Lessons learned from Performance Testing a complex application
After two years too busy to write any blog, I have now a bit more time to share some of the lessons I have learned while doing Performance Testing for a complex application (Enterprise-level, several millions code lines kind of application).
- Complex application usually mean lots of different components: network, hardware, software... When producing performance data, you need to gather data about how each component behaves. It is not useful to say "the application is slow" you need to say "the application has a bottleneck in the disk I/O".
- You will be able to gather pretty much all the information you need about how your system is working using the performance counters embedded into your OS (MS, Linux...).
- Use only the performance counters you need, as they consume resources. Once you realize the values provided by a counter are "good", you can stop using it.

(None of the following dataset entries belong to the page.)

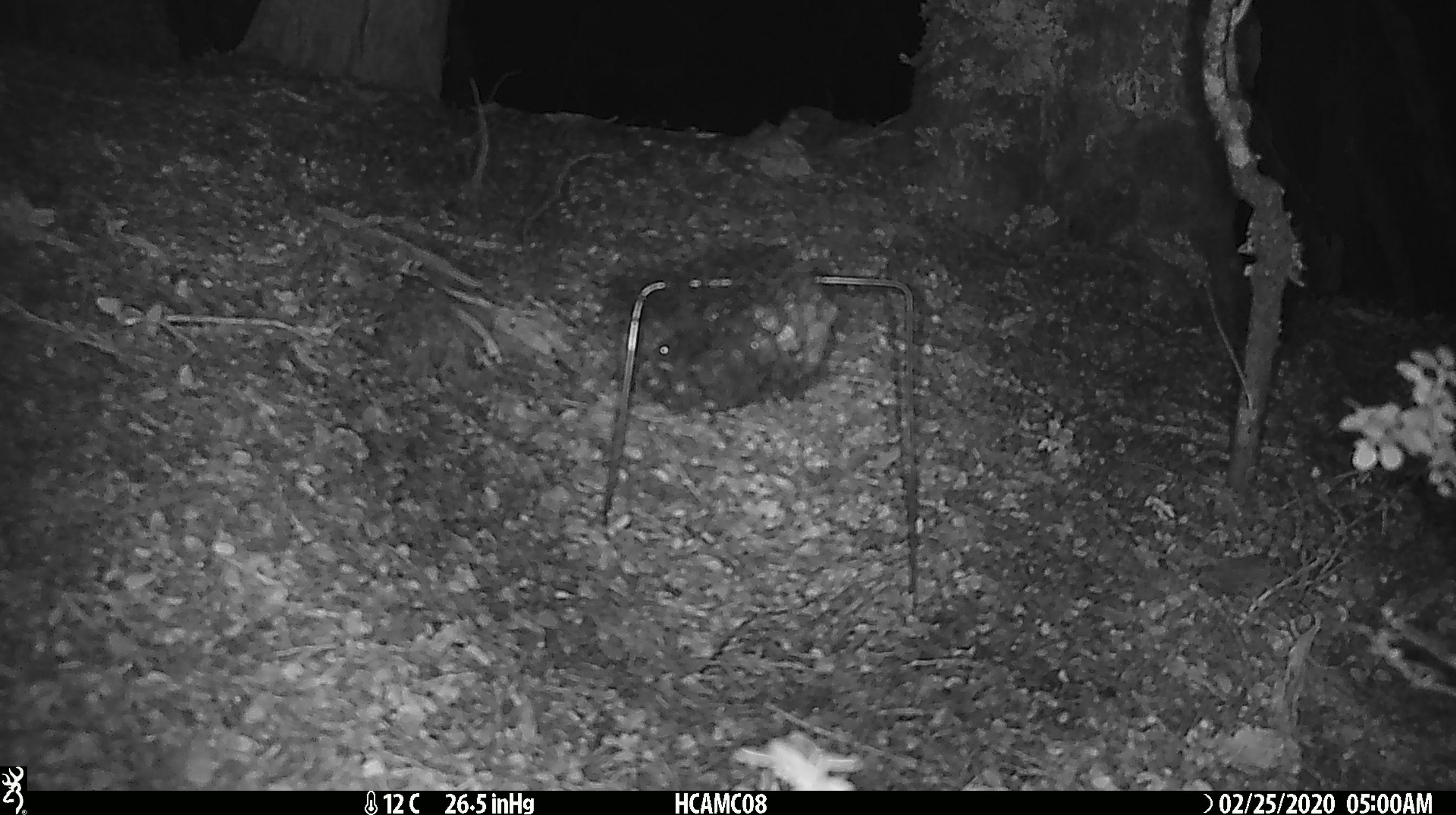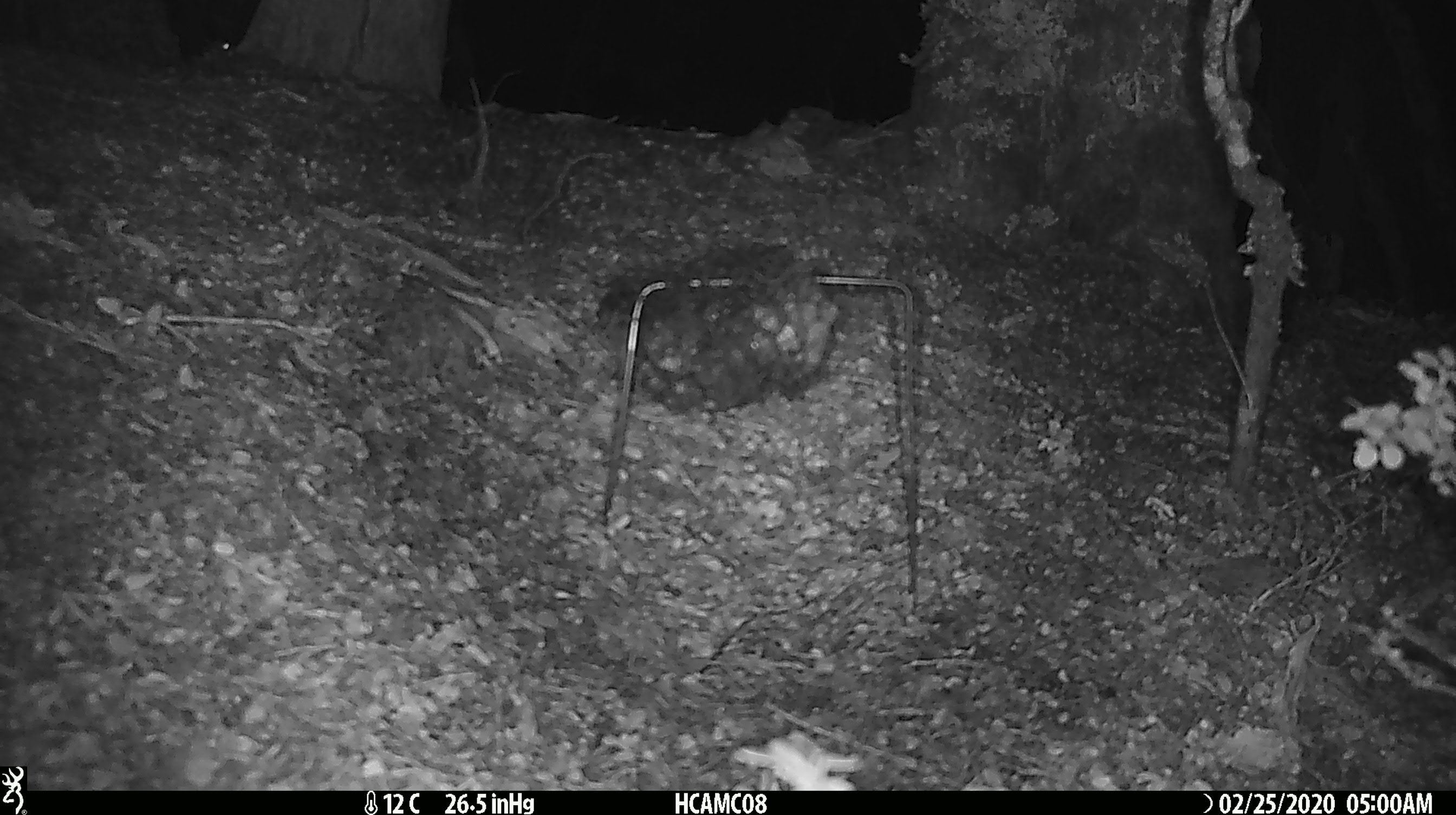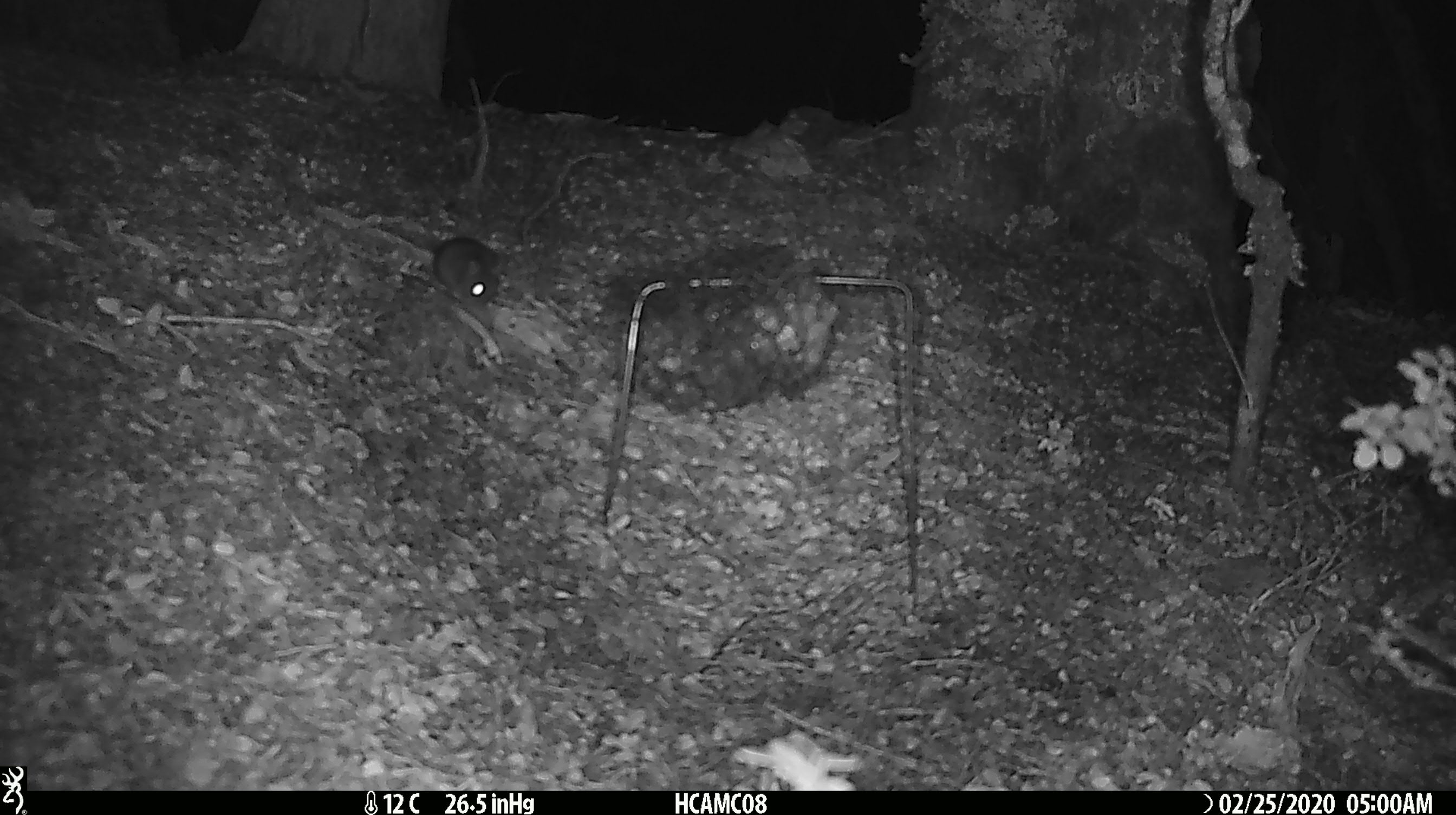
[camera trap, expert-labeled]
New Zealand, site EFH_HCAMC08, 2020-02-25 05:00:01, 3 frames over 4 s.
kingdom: Animalia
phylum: Chordata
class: Mammalia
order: Rodentia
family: Muridae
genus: Mus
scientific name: Mus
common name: mouse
Mouse (Mus).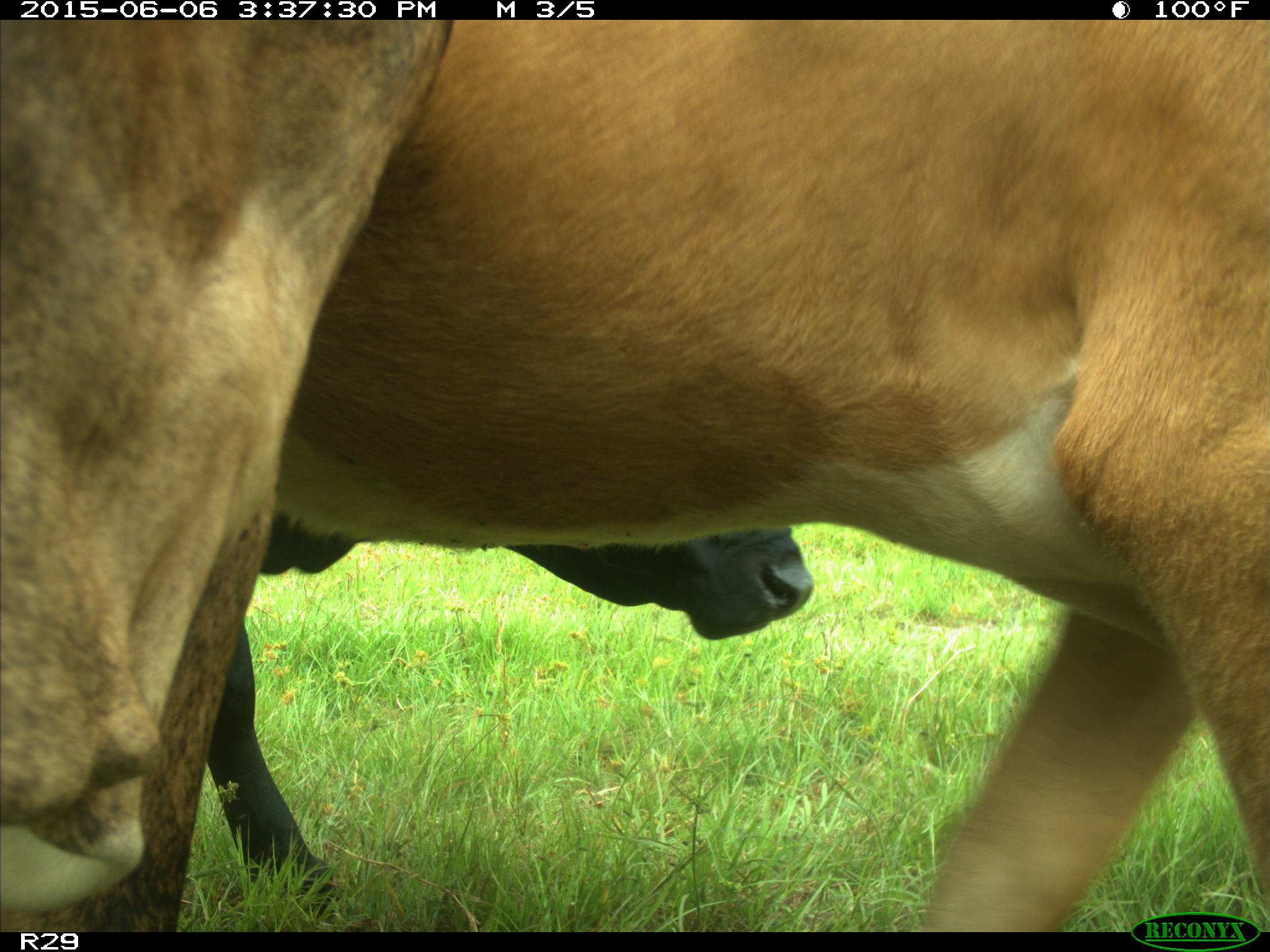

- When the application is far from being optimized, run all the counters and make a list of the worse one grouping them by logical areas (data repository, UI, business processes...)
- With the previous list, test individual components that are described by the counter. For example you may focus on the Data repository layer, looking for the disk I/O, for hard/soft page faults etc.
- Based on the previous results, concentrate then in a single counter. Using the previous example you may focus in the disk I/O counter if the other counters look Ok.
- Focus first in the low hanging fruit: most performance problems are related to network bottlenecks, lack of memory, disk I/O  and pinning CPUs. Once these are removed, you can focus in secondary problems: too many threads, unoptimized queries, unmaintained databases etc. After that, you do not have so many options. The most available would be to throw more hardware to the problem. If the Performance is still unsatisfactorily, then rearchitecting your application is usually the only option left 
- Unless there are egregious errors, refactoring your code helps very little if at all.
- Use automation to create load. To measure response time to user's actions use a human with a stopwatch
This last point may be surprising for some. My experience is that introducing timers in the code doesn't work. First it is not always possible, second, in practice it is pretty much impossible to capture certain events: you can capture when an image starts to be displayed in the screen, but not when it is shown entirely. If you want to measure the user experience, better to do it by hand, assuming the role of your user.